WORK REQUEST — How many lines in the records below contain the word "region"? Reply with that number only.

SUPPLIED INFORMATION —
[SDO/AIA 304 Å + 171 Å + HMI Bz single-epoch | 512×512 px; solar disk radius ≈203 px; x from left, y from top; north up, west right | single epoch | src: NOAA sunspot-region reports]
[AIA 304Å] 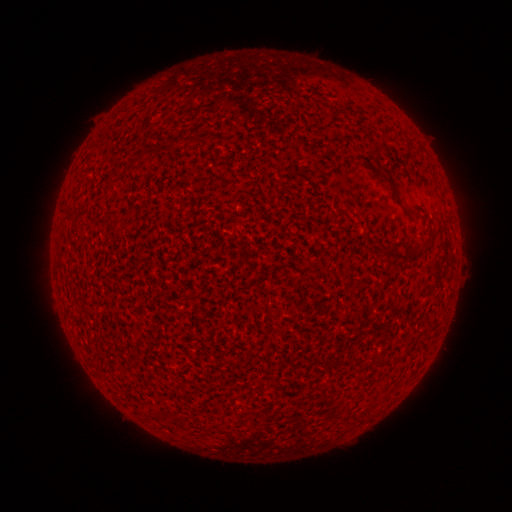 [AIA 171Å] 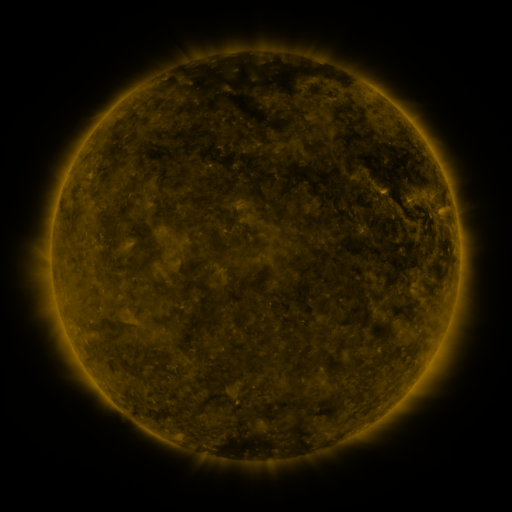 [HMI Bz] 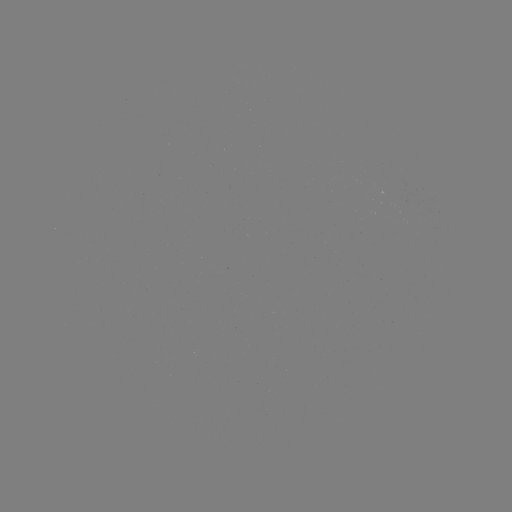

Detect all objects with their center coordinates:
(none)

---

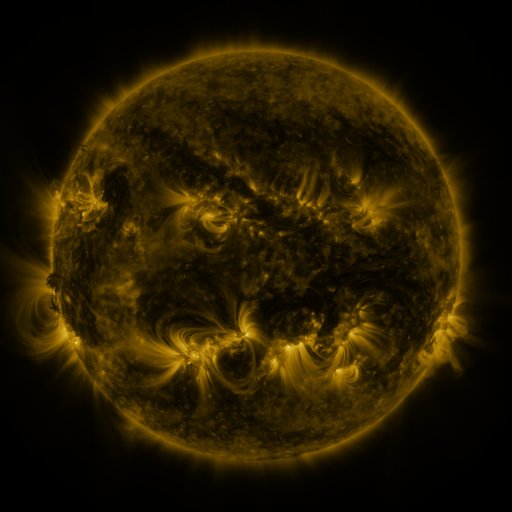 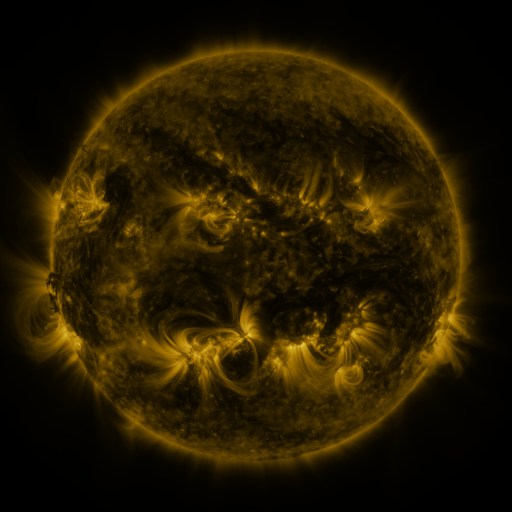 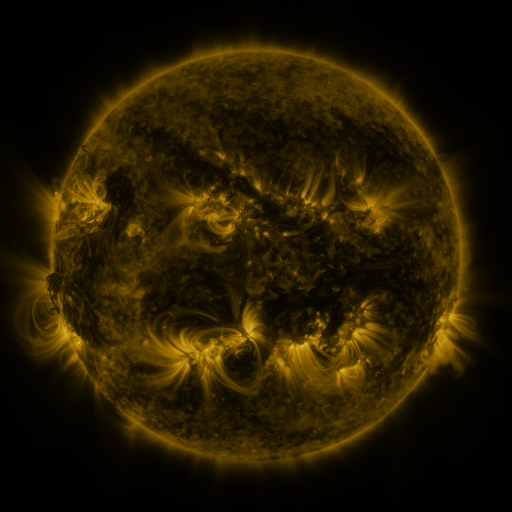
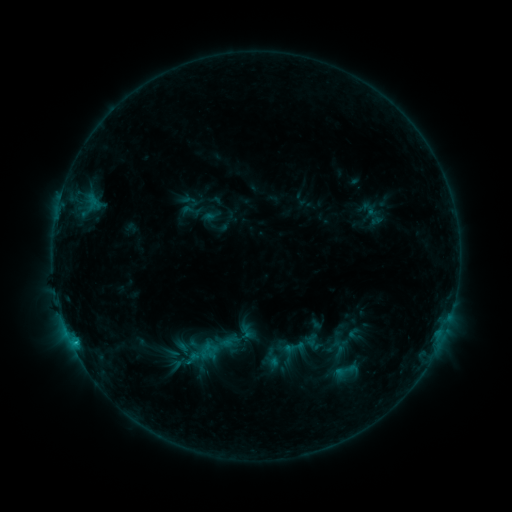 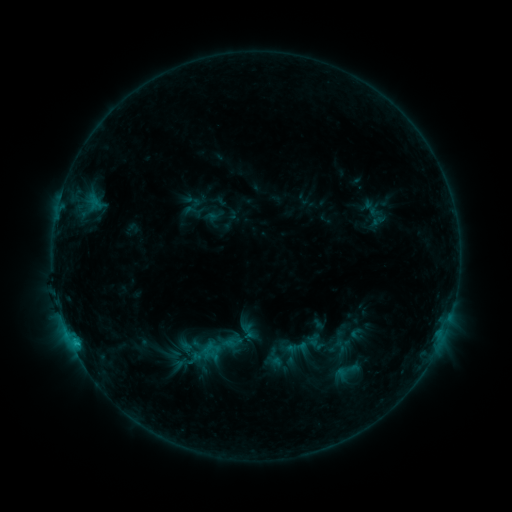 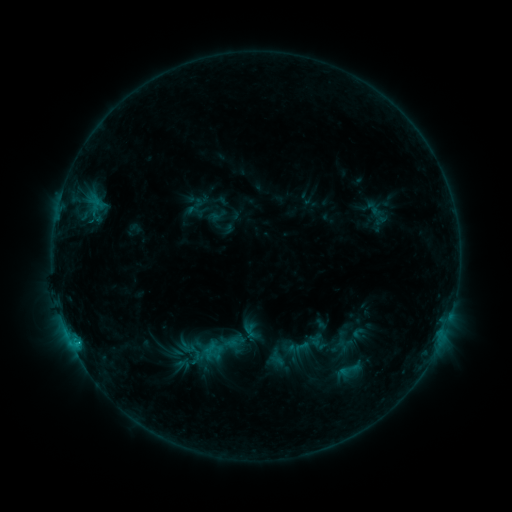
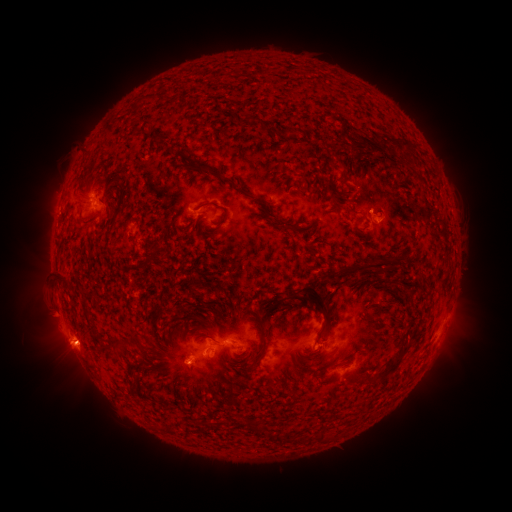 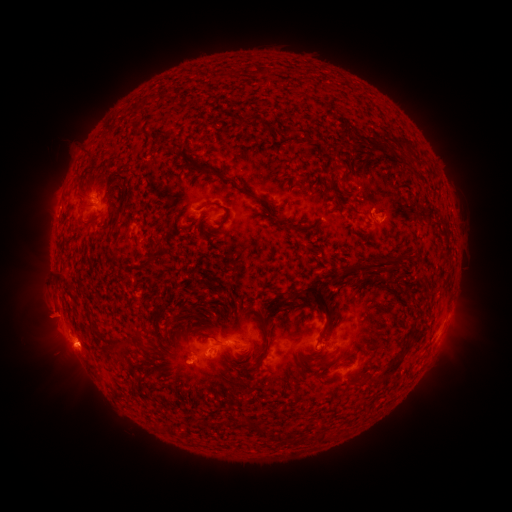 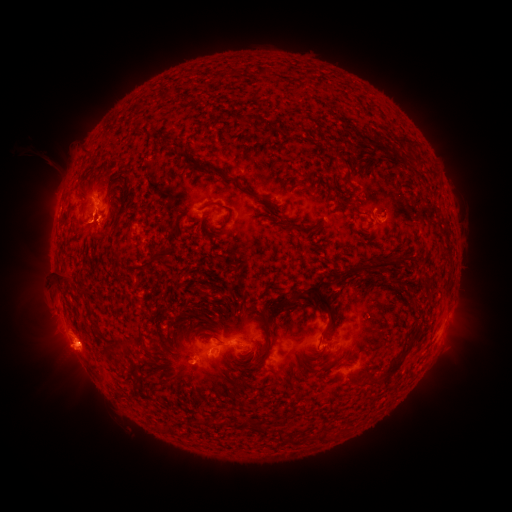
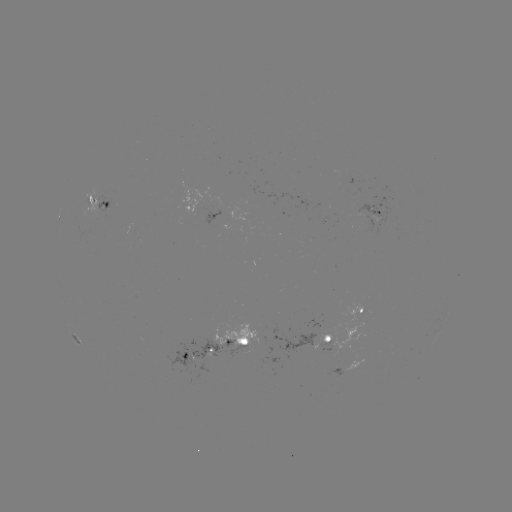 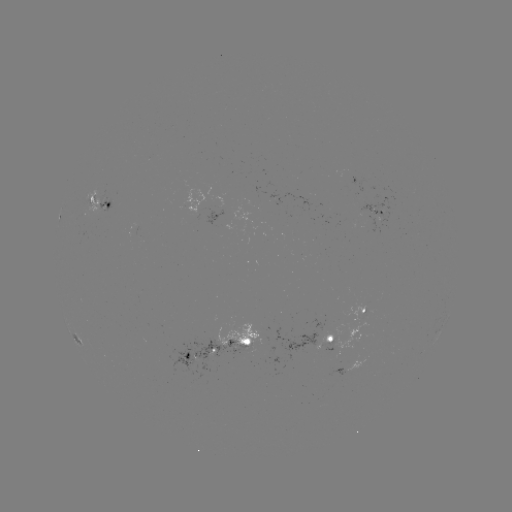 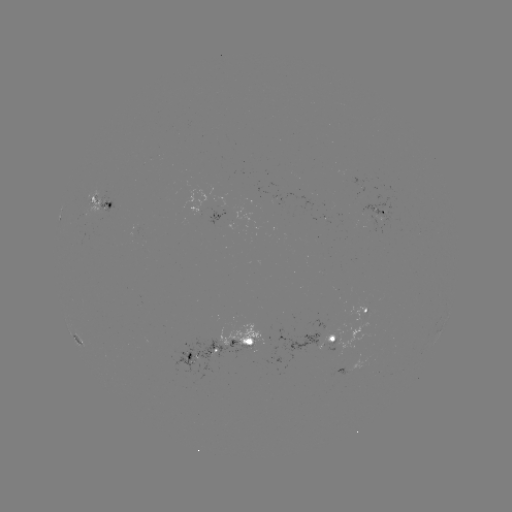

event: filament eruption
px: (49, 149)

* * *

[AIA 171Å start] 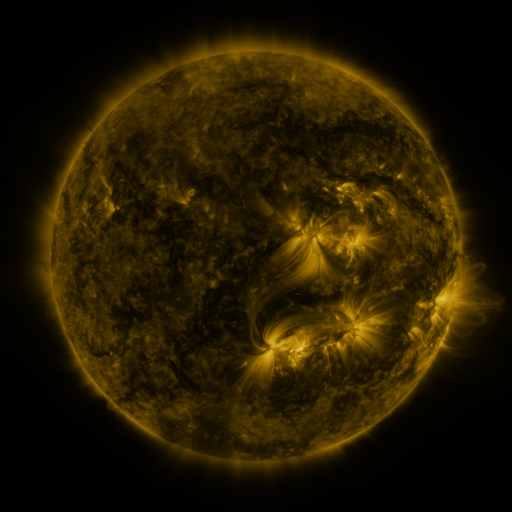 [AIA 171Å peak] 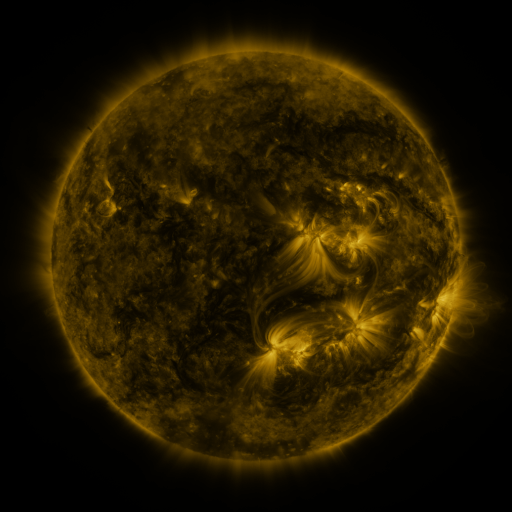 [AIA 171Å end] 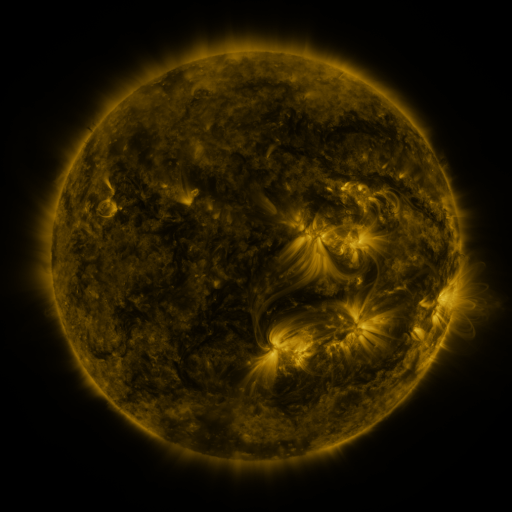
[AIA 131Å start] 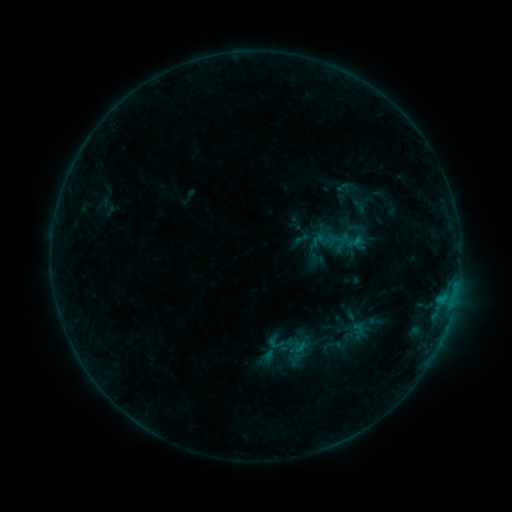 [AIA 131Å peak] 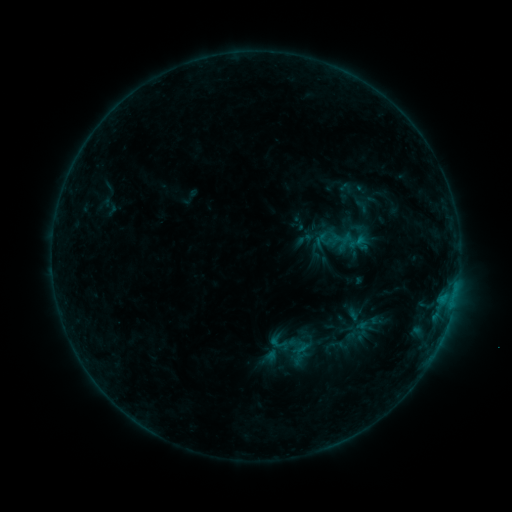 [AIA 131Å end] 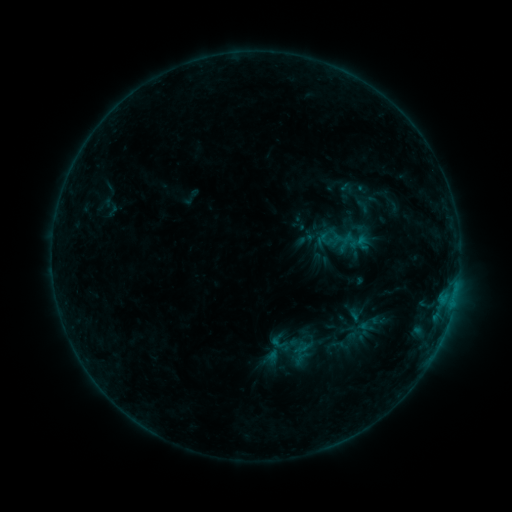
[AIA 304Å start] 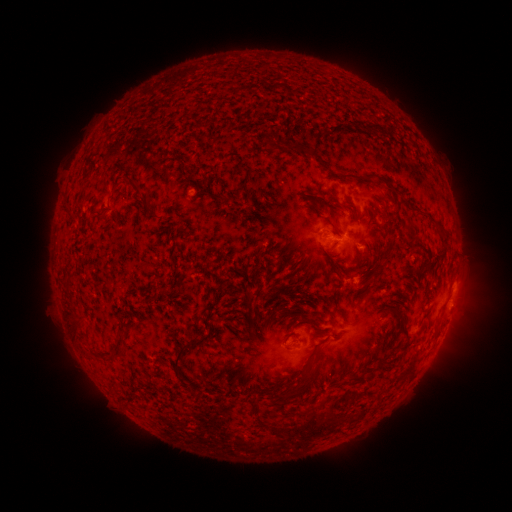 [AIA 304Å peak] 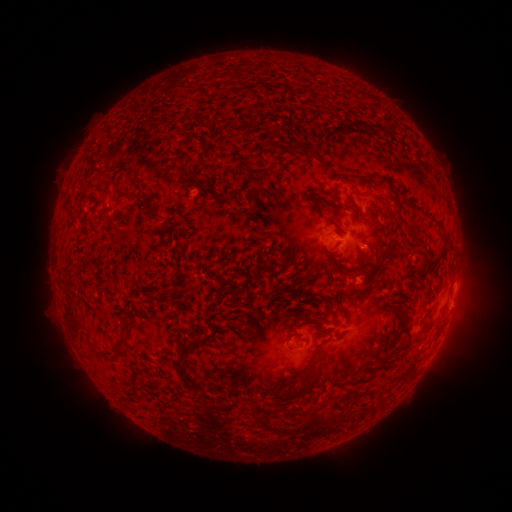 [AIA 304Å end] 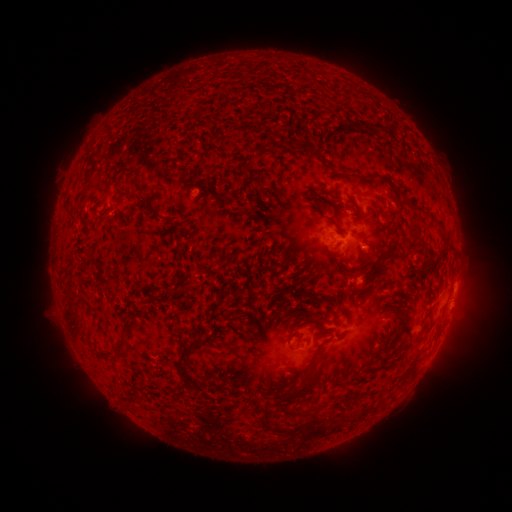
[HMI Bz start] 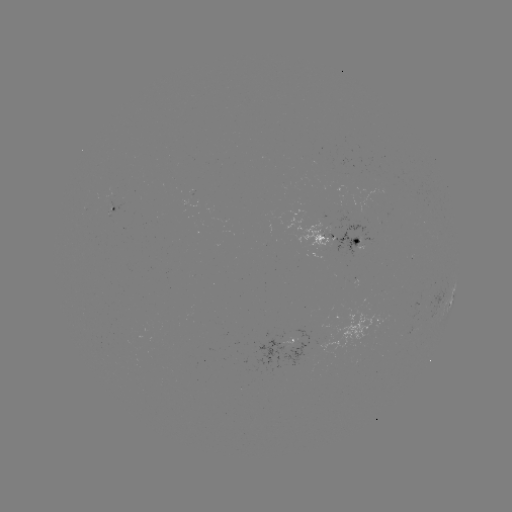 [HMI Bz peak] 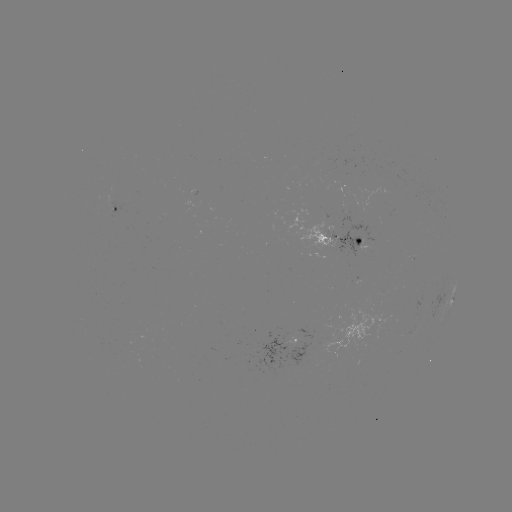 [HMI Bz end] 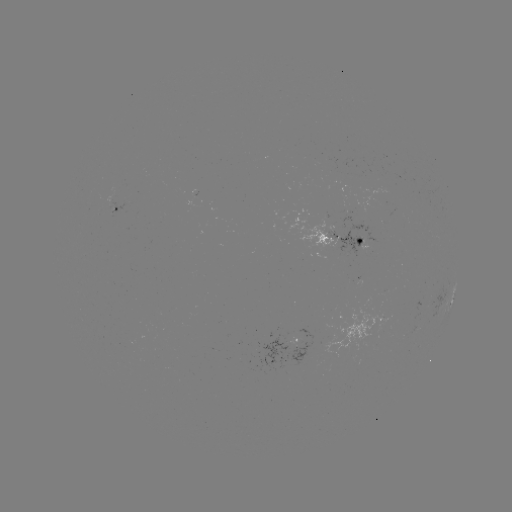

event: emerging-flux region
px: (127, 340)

REPLY TO THE TASK — 2